**Testo fornito**
╭──

Ai confini dell’Europa si sta combattendo una guerra anche a colpi di cyber attacchi e nuove tecnologie. L’Ucraina si sta avvalendo di droni di consumo a basso costo reimpiegati come armi di guerra e software personalizzati a costi ridottissimi. In più, si sta aprendo la strada ad armi sempre più “autonome”. Gli ultimi sviluppi nel mio articolo per Agenda Digitale
La guerra tra Russia e Ucraina continua da più di un anno, tra cyber attacchi e impiego di nuove tecnologie.
Una guerra a colpi di tecnologia
In primo piano tra le nuove tecnologie sicuramente ci sono i droni, da quelli russi ad ala fissa Orlan-10 per il monitoraggio delle truppe sul territorio e dell’artiglieria, ai droni ucraini Bayraktar TB2, prodotti dall’azienda turca Baykar Technologies, capaci di attaccare carri armati e camion del nemico. In risposta, la Russia ha schierato i droni iraniani Shahed-136 con l’obiettivo di danneggiare l’infrastruttura energetica ucraina. Missione compiuta a dicembre 2022 nella città di Odessa, che conta 1 milione di abitanti. Quello che è emerso in questi mesi di guerra è che bisogna spingere la tecnologia per riuscire a resistere e contrattaccare il nemico. Da qui la continua necessità di aggiornare gli strumenti di guerra, i droni in primis.
Armi autonome
L'opzione di robot da combattimento autonomi sembra sempre più vicina, anche perché, secondo analisti militari e ricercatori di AI, più si va avanti a combattere, più si affinano le tecniche di guerra e man mano gli stessi droni arriveranno a muoversi senza l’aiuto dell’uomo. Kiev ha già nella sua artiglieria droni d’attacco semi-autonomi e armi dotate di AI per combattere i droni nemici, anche se è certo che nessuna nazione ha messo ancora in campo robot che possano uccidere in autonomia. Il tenente colonnello ucraino Yaroslav Honchar, cofondatore dell’associazione no-profit per l’innovazione dei droni da combattimento Aerorozvidka, lo stesso che ha guidato l’innovazione dei droni in Ucraina, ha dichiarato in una recente intervista che i combattenti umani non sono in grado di elaborare informazioni e prendere decisioni con la stessa rapidità delle macchine.

╰──

**Esercizio proposto 1**
Ripeti fedelmente le righe delle voci, a partire da quella che contiene "this 600×399 image." e proseguendo fino a quella che contiene "broken metal sheet [201, 228, 324, 288]", estremi inclusi. Lascia fuori le immagini.

**Materiale fornito**
╭──

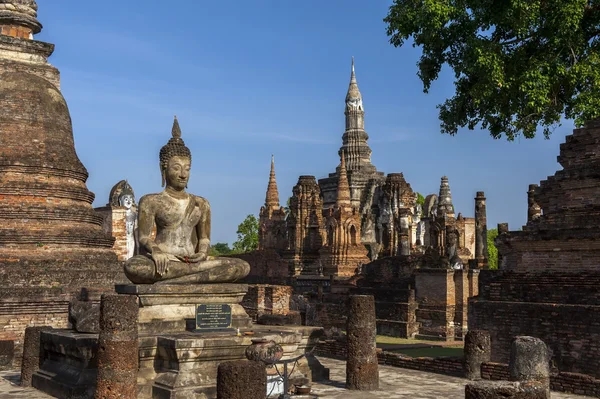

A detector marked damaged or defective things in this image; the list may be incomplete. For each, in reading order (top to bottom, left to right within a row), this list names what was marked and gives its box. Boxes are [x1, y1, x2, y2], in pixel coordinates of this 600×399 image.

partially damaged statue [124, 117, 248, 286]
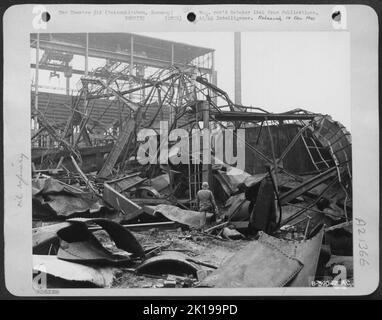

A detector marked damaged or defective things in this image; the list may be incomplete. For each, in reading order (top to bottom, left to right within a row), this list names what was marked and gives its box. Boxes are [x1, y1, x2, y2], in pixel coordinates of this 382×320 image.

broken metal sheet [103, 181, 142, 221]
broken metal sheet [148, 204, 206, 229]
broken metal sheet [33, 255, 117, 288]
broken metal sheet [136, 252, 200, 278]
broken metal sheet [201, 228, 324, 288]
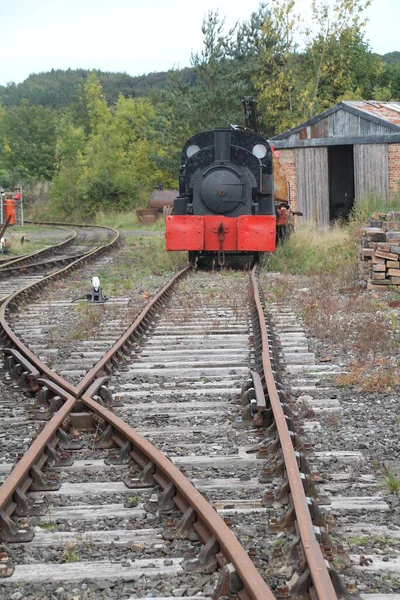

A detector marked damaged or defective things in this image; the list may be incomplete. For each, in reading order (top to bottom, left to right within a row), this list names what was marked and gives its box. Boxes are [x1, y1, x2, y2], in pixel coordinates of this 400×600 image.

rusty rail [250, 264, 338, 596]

╰──
╭──

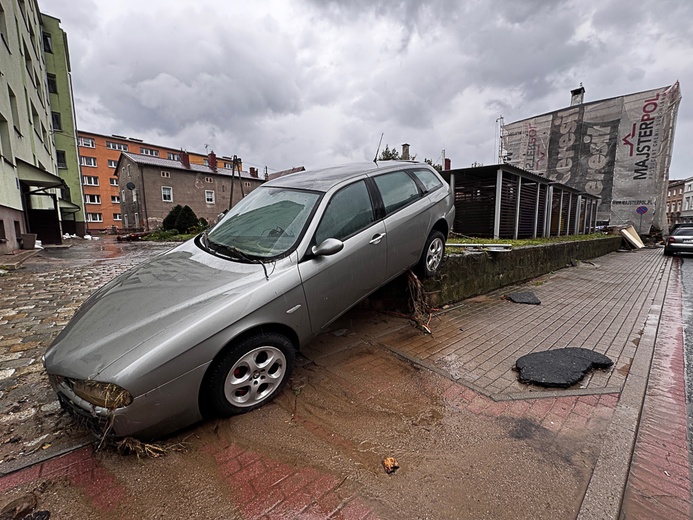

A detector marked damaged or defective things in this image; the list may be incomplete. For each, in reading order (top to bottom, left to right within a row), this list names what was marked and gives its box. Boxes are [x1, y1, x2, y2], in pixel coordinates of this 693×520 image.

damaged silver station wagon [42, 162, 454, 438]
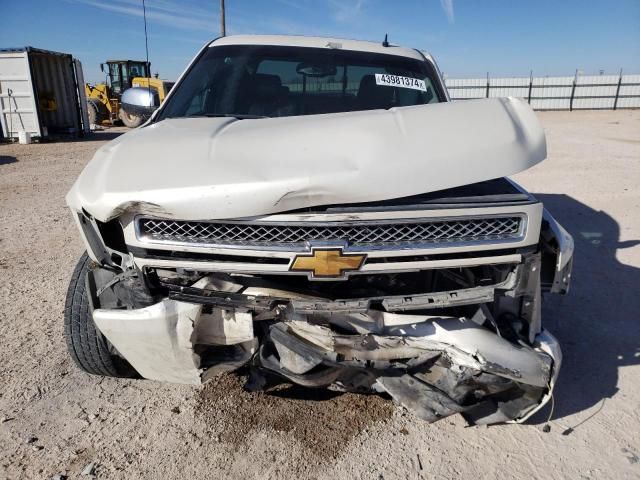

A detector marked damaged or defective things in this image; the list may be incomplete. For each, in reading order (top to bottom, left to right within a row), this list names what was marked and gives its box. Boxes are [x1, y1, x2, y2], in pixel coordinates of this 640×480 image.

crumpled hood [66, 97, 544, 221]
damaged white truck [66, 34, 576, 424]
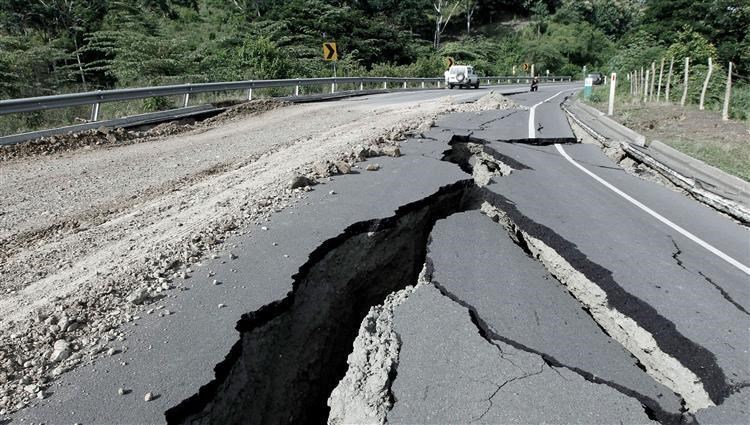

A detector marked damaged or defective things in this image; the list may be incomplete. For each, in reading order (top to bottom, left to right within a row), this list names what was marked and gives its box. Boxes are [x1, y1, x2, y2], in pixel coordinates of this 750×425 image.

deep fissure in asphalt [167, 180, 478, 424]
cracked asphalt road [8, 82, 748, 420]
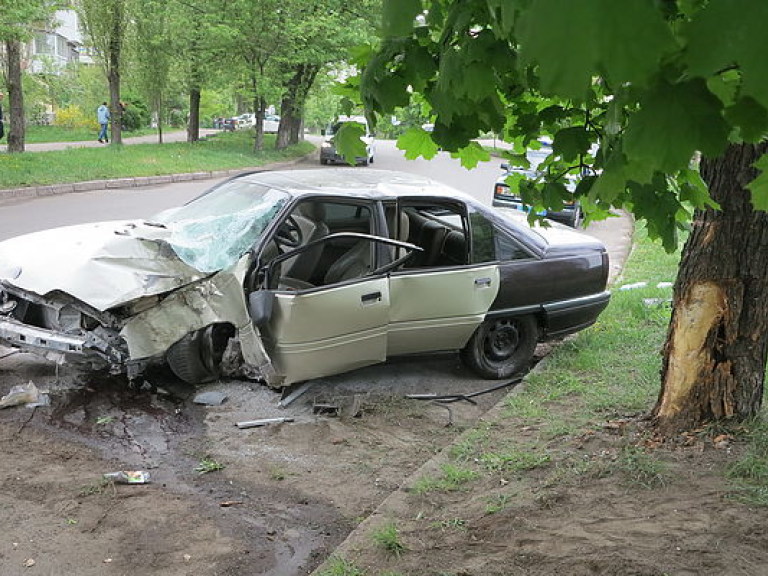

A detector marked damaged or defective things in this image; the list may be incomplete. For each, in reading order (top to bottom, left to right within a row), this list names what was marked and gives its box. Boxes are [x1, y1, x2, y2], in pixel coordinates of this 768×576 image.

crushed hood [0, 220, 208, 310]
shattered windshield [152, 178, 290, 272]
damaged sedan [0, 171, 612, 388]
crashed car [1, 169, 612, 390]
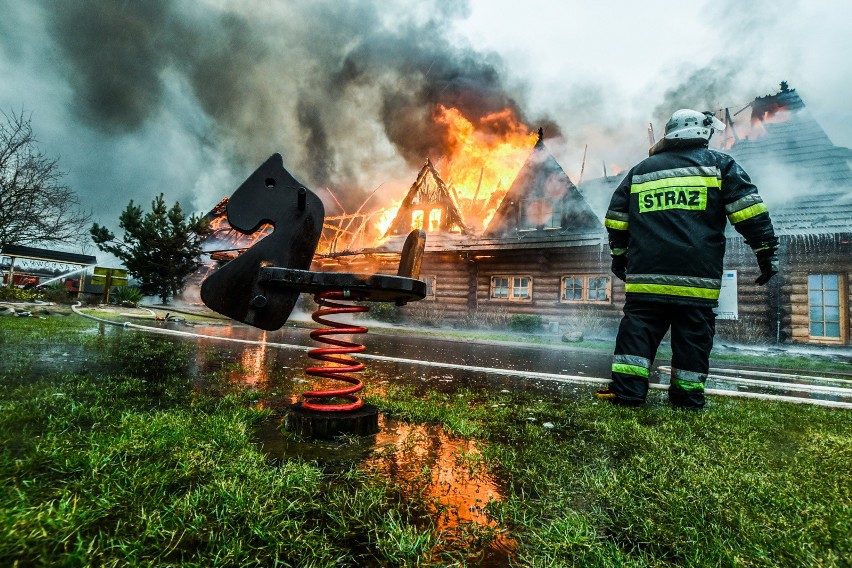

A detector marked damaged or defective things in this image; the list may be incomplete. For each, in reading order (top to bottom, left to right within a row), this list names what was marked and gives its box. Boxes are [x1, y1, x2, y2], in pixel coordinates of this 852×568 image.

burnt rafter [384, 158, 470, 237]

╰──

**Esercizio proposto 2**
Traduci in inglese questa frase del testo sulla guerra tra Russia e Ucraina: "In risposta, la Russia ha schierato i droni iraniani Shahed-136 con l’obiettivo di danneggiare l’infrastruttura energetica ucraina."

**Soluzione scritta 1**
A detector marked damaged or defective things in this image; the list may be incomplete. For each, in reading order (top to bottom, left to right within a row), this list names what was marked and gives its box. Boxes are [x1, y1, x2, y2], in pixel coordinates of this 600×399 image.

partially damaged statue [124, 117, 248, 286]

A detector marked damaged or defective things in this image; the list may be incomplete. For each, in reading order (top to bottom, left to right within a row), this list names what was marked and gives its box. Boxes are [x1, y1, x2, y2], in pixel coordinates of this 382×320 image.

broken metal sheet [103, 181, 142, 221]
broken metal sheet [148, 204, 206, 229]
broken metal sheet [33, 255, 117, 288]
broken metal sheet [136, 252, 200, 278]
broken metal sheet [201, 228, 324, 288]

**Soluzione scritta 2**
In response, Russia deployed Iranian Shahed-136 drones with the aim of damaging Ukraine's energy infrastructure.